Hi @Sonja_Bauernfeind

Thank you. I have done some more testing and decided to do everything from the beginning. And I finally got it to work!! Yay!

There were 2 steps I missed.

1. Registering the Access INSIDE Business Central
https://learn.microsoft.com/en-us/dynamics365/business-central/dev-itpro/administration/automation-apis-using-s2s-authentication#task-2-set-up-the-azure-ad-application-in-

2. Adding a redirect URL in the Azure Portal for my registered application
https://businesscentral.dynamics.com/OAuthLanding.htm

Thanks again for the support.

Re: Using REST Connector with OAuth2 against Microsoft Dynamics 365 Business Central

Skage — Thu, 12 Oct 2023 16:22:34 GMT

Hi @Sonja_Bauernfeind and other experts!

I've been assigned to get this to work but I'm running into problems with Sense May 2023 Patch 3. I've done this many times with other APIs but I'm hitting a wall here.

It works in Postman when I make a get-request to the token-endpoint with form-fields filled out with the four values as x-www-form-urlencoded content. I can also get the same to work as a post-request as well.

It doesn't work if I don't use the form fields.

Since the form fields work it must be properly configured in the other end so it has to do with the generated traffic.

The problem is that I can't figure out how to replicate the working settings with the rest-connector.

I can't create a valid GET request, no body and other methods like query parameters does not work.

I can't create a valid POST request according to this instruction. I get a 401 of all things 😄

I can't use a generic GET or POST connection with different types of manipulation "With connection" either.

Any ideas on how to get this to work?

TIA!

/lars

Re: Using REST Connector with OAuth2 against Microsoft Dynamics 365 Business Central

Skage — Fri, 13 Oct 2023 07:04:09 GMT

Hi again! @Sonja_Bauernfeind

I knew the issue had to do with body content and how it was defined in Content-Type.
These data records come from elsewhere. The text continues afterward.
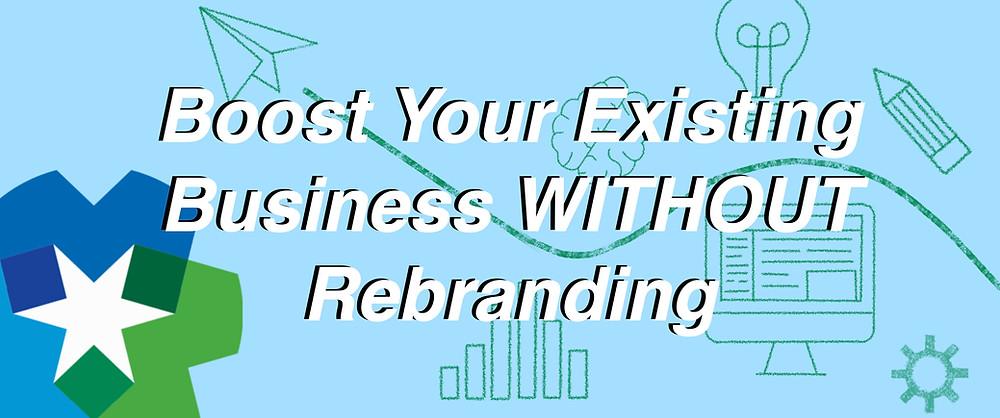 franchising without rebranding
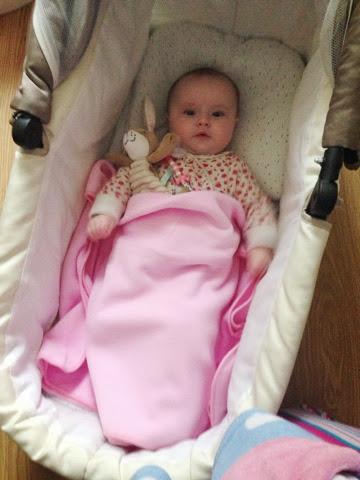 aldi 39 s baby toddler event mum of a premature baby. Black Bedroom Furniture Sets. Home Design Ideas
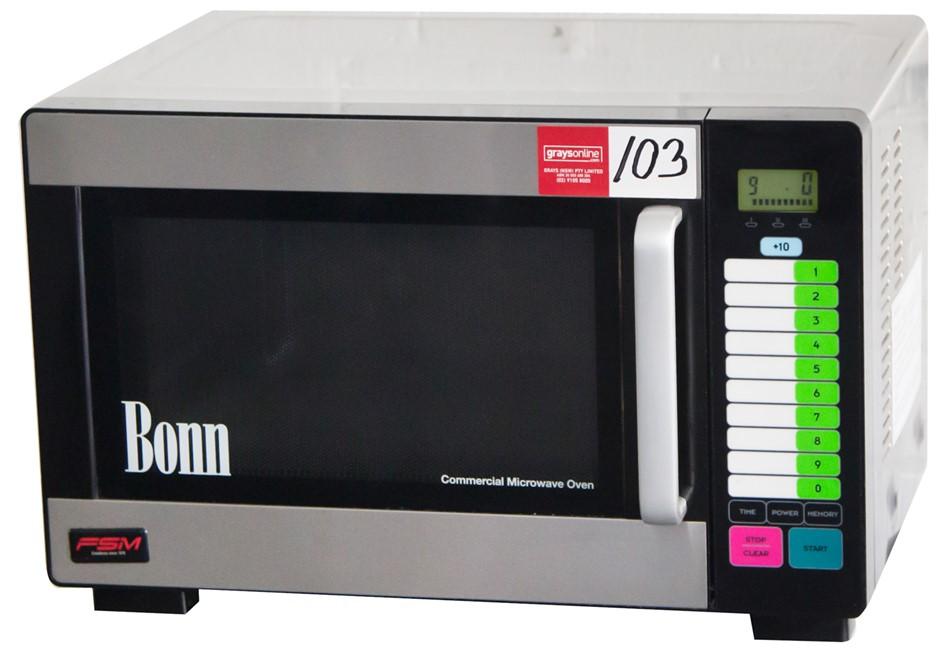 Bonn 1200Watt Commercial Stainless Steel Microwave Oven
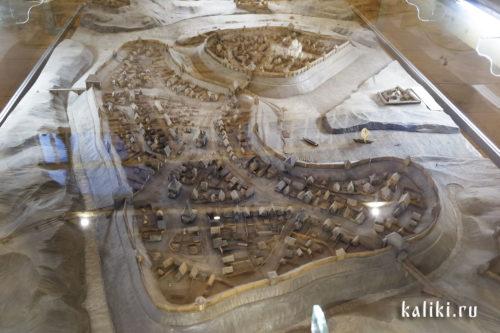 Макет реконструкции древнего Суздаля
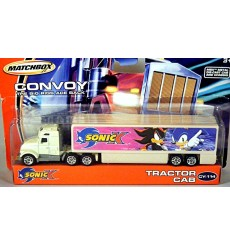 Matchbox Convoy Series - Asada Tractor Cab with Sonic X Box Trailer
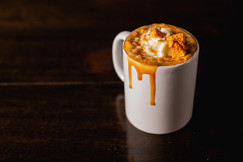 coffee, coffee shop, cafe, homegrown, local, java, mocha, cream, fresh, brewed, nitro brew, nitro, desert, community, care, pride, specialty, hot shots cafe, hot shots, cranbrook, tasty, from scratch, licensed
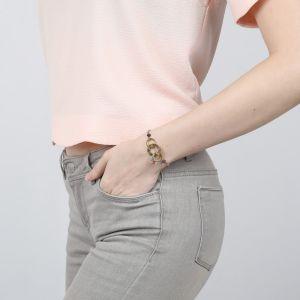 CLARISSE bracelet chaine 3 anneaux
It all makes sense when I started thinking about what I actually did vs what I was supposed to do.

I remembered a while ago when I run into a similar problem and solved it with great help from help from this article made by the fabulous @mountaindude

https://community.qlik.com/t5/Member-Articles/Howto-URL-encoding-in-QlikView-and-Qlik-Sense/ta-p/1496533

I had to url-encode all values for the fields and set the Content-Type to application/x-www-form-urlencoded. There might be easier ways but this is clean enough.

I hope this can help someone else.

/lars

Re: Using REST Connector with OAuth2 against Microsoft Dynamics 365 Business Central

Sonja_Bauernfeind — Tue, 17 Oct 2023 07:02:48 GMT

Thank you for getting back to us with this, @Skage !

Re: Using REST Connector with OAuth2 against Microsoft Dynamics 365 Business Central

StefanBackstrand — Mon, 20 Nov 2023 11:02:48 GMT

@Sonja_Bauernfeind Hi!

Is this supported and tested with the Qlik Cloud (SaaS) REST connector too?